Drei wichtige kulturelle Ereignisse fanden in diesem Sommer statt. Zunächst ist die Ruhrtrienale zu nennen. Sie setzte sich kürzlich intensiv mit den Themen Kolonialismus auseinander. Die Aufführung „The head and the load“ von William Kentridge zeigte eindrucksvoll, dass der Kolonialismus noch lange nicht überwunden ist. Auch die Akademie der Künste in Berlin beschäftigte sich intensiv mit dem Thema des kolonialen Erbes. Die Kulturschaffenden, Juristen und Journalisten diskutierten den Kolonialismus. Die Ökonomen waren in Berlin überhaupt nicht vertreten. Schlussendlich hat sich auch die deutsche Regierung beziehungsweise Angela Merkel mit diesem Thema beschäftigt, weil die vor mehr als 100 Jahren geraubten Menschenschädel aus den ehemaligen Deutsch-Südwest-Afrika den Nachfahren aus Namibia übergeben wurden. Die deutschen Militärs begangen vor 114 Jahren einen unbeschreiblichen Völkermord an den Völkern der Herero und der Nama. Deutschland hat sich nach dem Völkerrecht diesen Menschheitsverbrechen nicht gestellt, die Kanzlerin versprach aber den Vertretern aus Namibia Entwicklungshilfe.
Ist das koloniale Erbe nun Schnee von gestern oder muss das Völkerrecht auf den Prüfstand und umgeschrieben werden?
Im Rahmen der Dekolonialisierung des 20. Jahrhunderts wurden viele Kolonien als souveräne Staaten anerkannt. Dies geschah aber keineswegs auf Augenhöhe und die ehemaligen Kolonialstaaten haben defacto keine Souveränität über ihre Ressourcen erhalten. „Konfrontiert mit dem Argument, sie seien in eine Ordnung bereits bestehender, nicht mehr verhandelbarer Verträge und Normen eingetreten, mussten sie sich mit dem Status quo abfinden – und dieser beinhaltete einen national praktisch nicht regulierbaren Zugriff transnationaler Unternehmen auf ihre Ressourcen. Machtpolitisch sahen sie sich konfrontiert mit direkten Eingriffen in innere Angelegenheiten, etwa durch ausländische Geheimdienste bei der Ermordung unliebsamer Politiker im Kongo und Iran, sowie – später – mit massivem Druck, neoliberale Reformen umzusetzen, bezeichnenderweise unter dem Deckmantel der Hilfe zur „Entwicklung““.[1]
Dies hatte zur Folge, dass die Länder des globalen Südens in die Abhängigkeit gedrängt wurden, weil sie beispielsweise die neoliberalen Kreditbedingungen von IWF und Weltbank akzeptieren mussten. Außerdem wurden die Märkte für transnationale Unternehmen sehr weit geöffnet, während die lokalen Bevölkerung um ihre Lebensgrundlagen bangen mussten. Das sogenannte „landgrabbing“ verwehrte der lokalen Bevölkerung zunehmend den Zugang zu Land und Ressourcen.

Aufgabe:
Beantworte mithilfe des Textauszugs folgende Fragen:
1. Welche Aufführung von William Kentridge wird bei der Ruhrtrienale genannt?
2. Was versprach die Kanzlerin den Vertretern aus Namibia?
3. Wessen Kreditbedingungen mussten die Länder des globalen Südens akzeptieren?

Rohdaten:

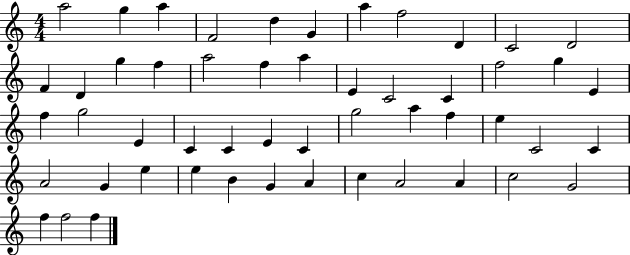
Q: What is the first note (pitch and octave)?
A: A5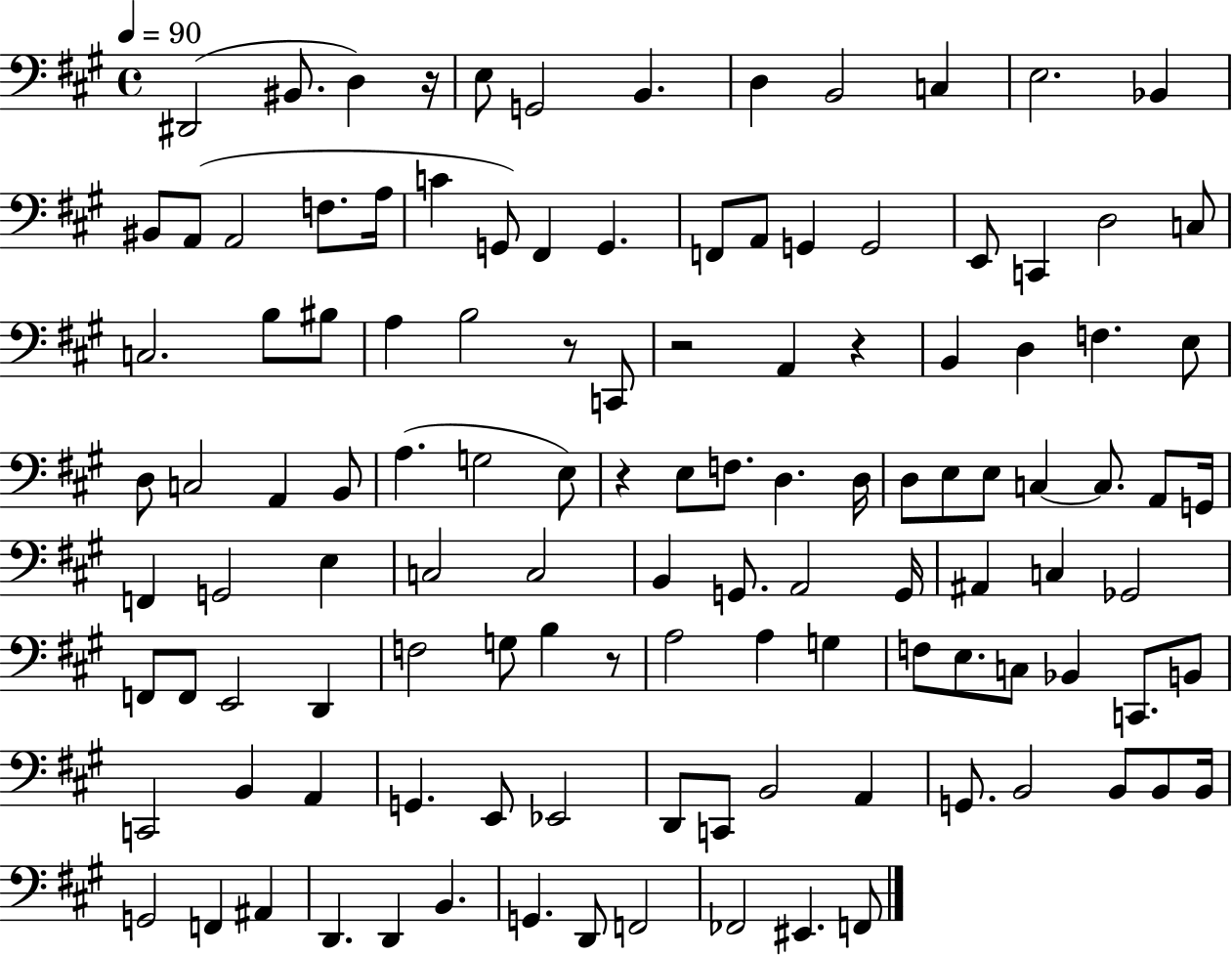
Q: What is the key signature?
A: A major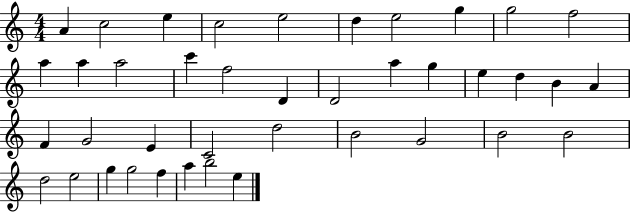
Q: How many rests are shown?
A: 0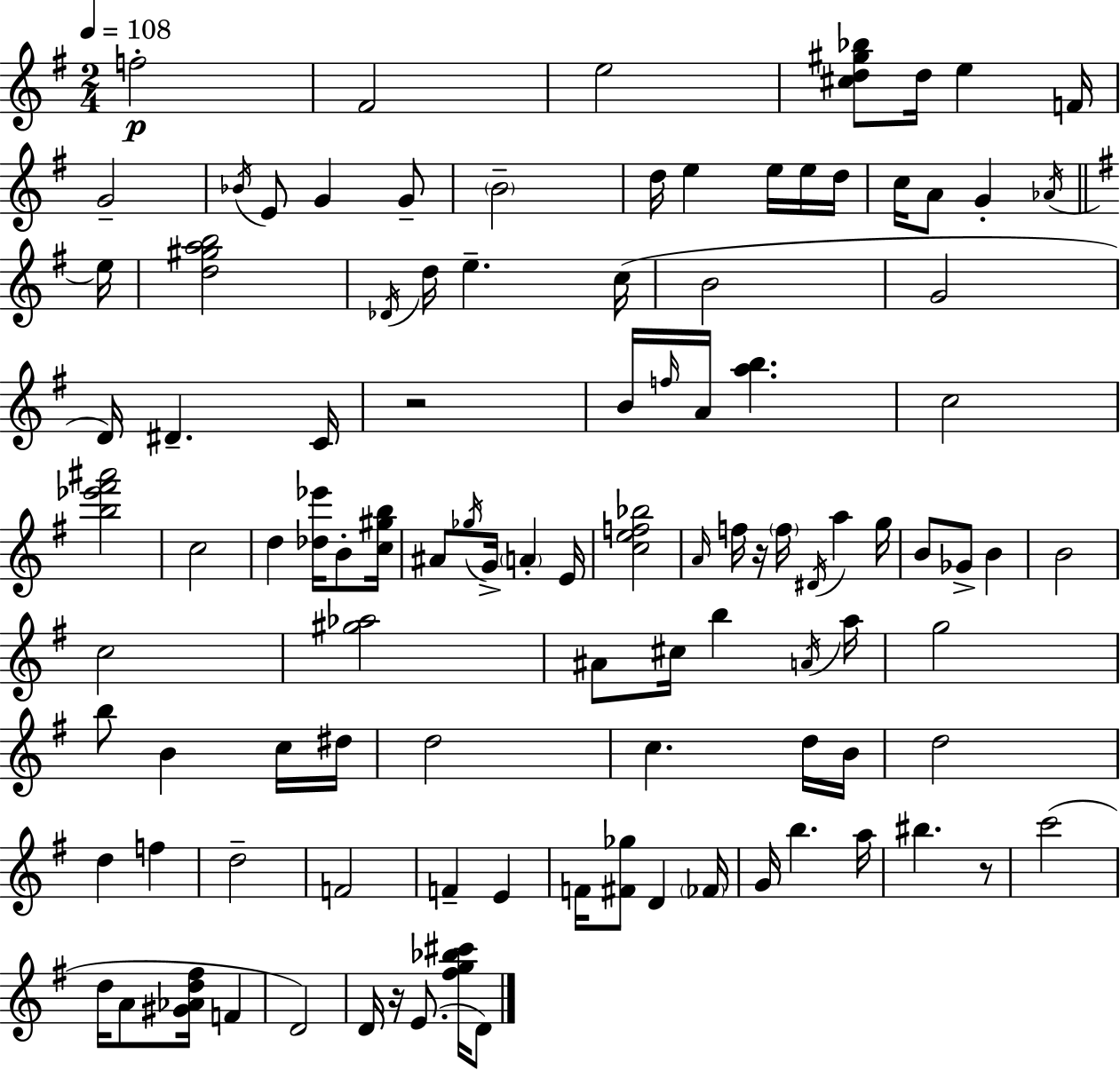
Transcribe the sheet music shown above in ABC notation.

X:1
T:Untitled
M:2/4
L:1/4
K:G
f2 ^F2 e2 [^cd^g_b]/2 d/4 e F/4 G2 _B/4 E/2 G G/2 B2 d/4 e e/4 e/4 d/4 c/4 A/2 G _A/4 e/4 [d^gab]2 _D/4 d/4 e c/4 B2 G2 D/4 ^D C/4 z2 B/4 f/4 A/4 [ab] c2 [b_e'^f'^a']2 c2 d [_d_e']/4 B/2 [c^gb]/4 ^A/2 _g/4 G/4 A E/4 [cef_b]2 A/4 f/4 z/4 f/4 ^D/4 a g/4 B/2 _G/2 B B2 c2 [^g_a]2 ^A/2 ^c/4 b A/4 a/4 g2 b/2 B c/4 ^d/4 d2 c d/4 B/4 d2 d f d2 F2 F E F/4 [^F_g]/2 D _F/4 G/4 b a/4 ^b z/2 c'2 d/4 A/2 [^G_Ad^f]/4 F D2 D/4 z/4 E/2 [^fg_b^c']/4 D/2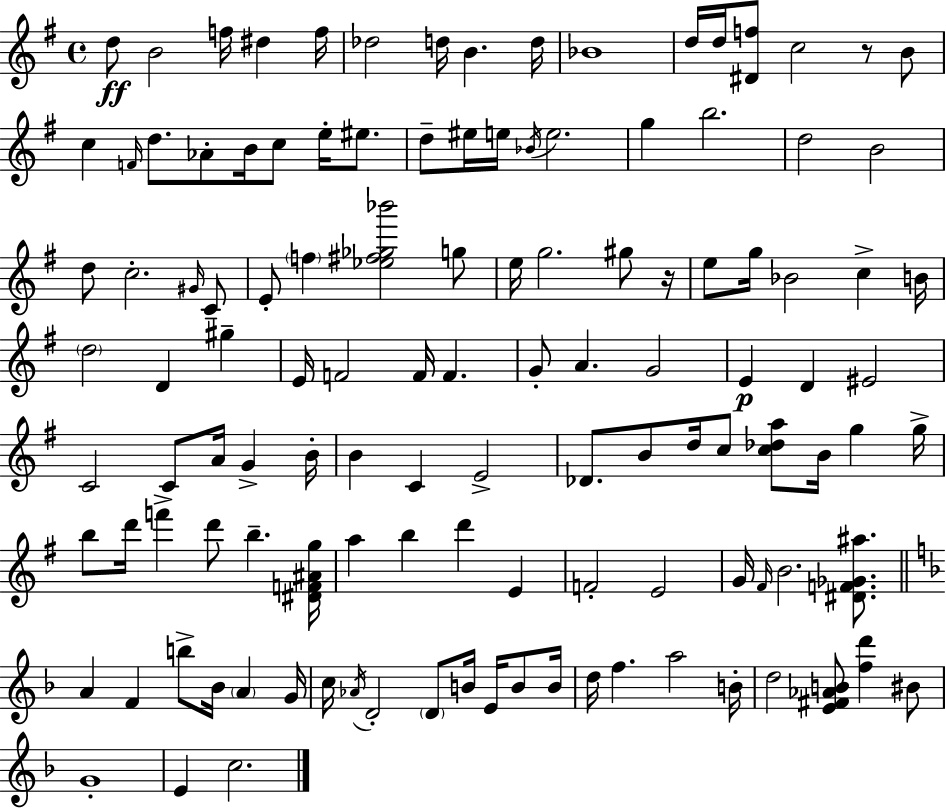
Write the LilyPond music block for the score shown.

Musterlösung:
1. „The head and the load“
2. Entwicklungshilfe
3. Die neoliberalen Kreditbedingungen von IWF und Weltbank